Die untalentierte Lügnerin

Roman. Nominiert für den Deutschen Buchpreis 2019 (Longlist)

Erschienen 2019 bei Jung und Jung
Sprache: Deutsch
216 Seiten; 190 mm x 123 mm
ISBN 978-3-99027-230-5

Kurztext / Annotation

Eine junge Frau wagt den Aufbruch in ein neues Leben. Sie muss sich dazu von allem trennen, was ihr Halt gibt, auch von den Lügen, die ihre Familie zusammenhalten.

Langtext

Nachdem ihr Versuch, Schauspielerin zu werden, gescheitert ist, kehrt Maren zurück an den Ort ihrer Kindheit. Mit ihrer bevormundenden Mutter, einer so egozentrischen wie erfolglosen Künstlerin, und ihrem Stiefvater Robert, einem reichen
Unternehmer, der für alle und alles aufkommt, lebt sie in dem luxuriösen Haus am See. Als die Spannungen zwischen Maren und ihrer Mutter zunehmen, bietet ihr Robert die Firmenwohnung an. Dort findet sie bald heraus, dass er offenbar ein
Doppelleben führt, dass er ihre Mutter nie geliebt hat, dass so vieles anders sein könnte in ihrer kleinen Welt, als es schien.
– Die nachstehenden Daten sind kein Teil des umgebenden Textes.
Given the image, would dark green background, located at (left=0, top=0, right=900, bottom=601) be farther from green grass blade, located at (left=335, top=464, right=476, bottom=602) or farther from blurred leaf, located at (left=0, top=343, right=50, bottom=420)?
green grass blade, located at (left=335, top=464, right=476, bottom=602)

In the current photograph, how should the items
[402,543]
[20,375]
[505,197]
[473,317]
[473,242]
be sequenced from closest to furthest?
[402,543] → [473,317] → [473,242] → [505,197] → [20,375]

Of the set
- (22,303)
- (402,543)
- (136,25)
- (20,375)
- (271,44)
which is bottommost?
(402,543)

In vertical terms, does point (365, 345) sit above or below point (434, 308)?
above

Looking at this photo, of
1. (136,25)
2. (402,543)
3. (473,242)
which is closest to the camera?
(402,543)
Und dass der Zwang zu lügen stärker wird, je mehr sie weiß.
So wie es hinter der stillen Oberfläche ihrer Sätze rumort, so monströs sind die scheinbar alltäglichen Verhältnisse, von denen Eva Schmidt hier erzählt, so berührend wirkt der kühle Ton, den sie anschlägt: ein Psychogramm ohne Psychologie, ein gleichermaßen feinsinniger wie aufregender Roman über den Wunsch nach Nähe und die Sehnsucht nach Grenzüberschreitung.
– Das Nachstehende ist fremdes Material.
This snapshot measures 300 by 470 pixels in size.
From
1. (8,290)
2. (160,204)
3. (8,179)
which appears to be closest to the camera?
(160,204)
Biografische Anmerkung zu den Verfassern

Schmidt, Eva
geboren 1952, lebt in Bregenz, Österreich. Sie hat neben Erzählungen in verschiedenen Zeitungen und Zeitschriften vier Bücher veröffentlicht, zuletzt, nach einer Unterbrechung von fast 20 Jahren, den Roman »Ein langes Jahr« (2016), der auf der Shortlist zum Deutschen Buchpreis stand.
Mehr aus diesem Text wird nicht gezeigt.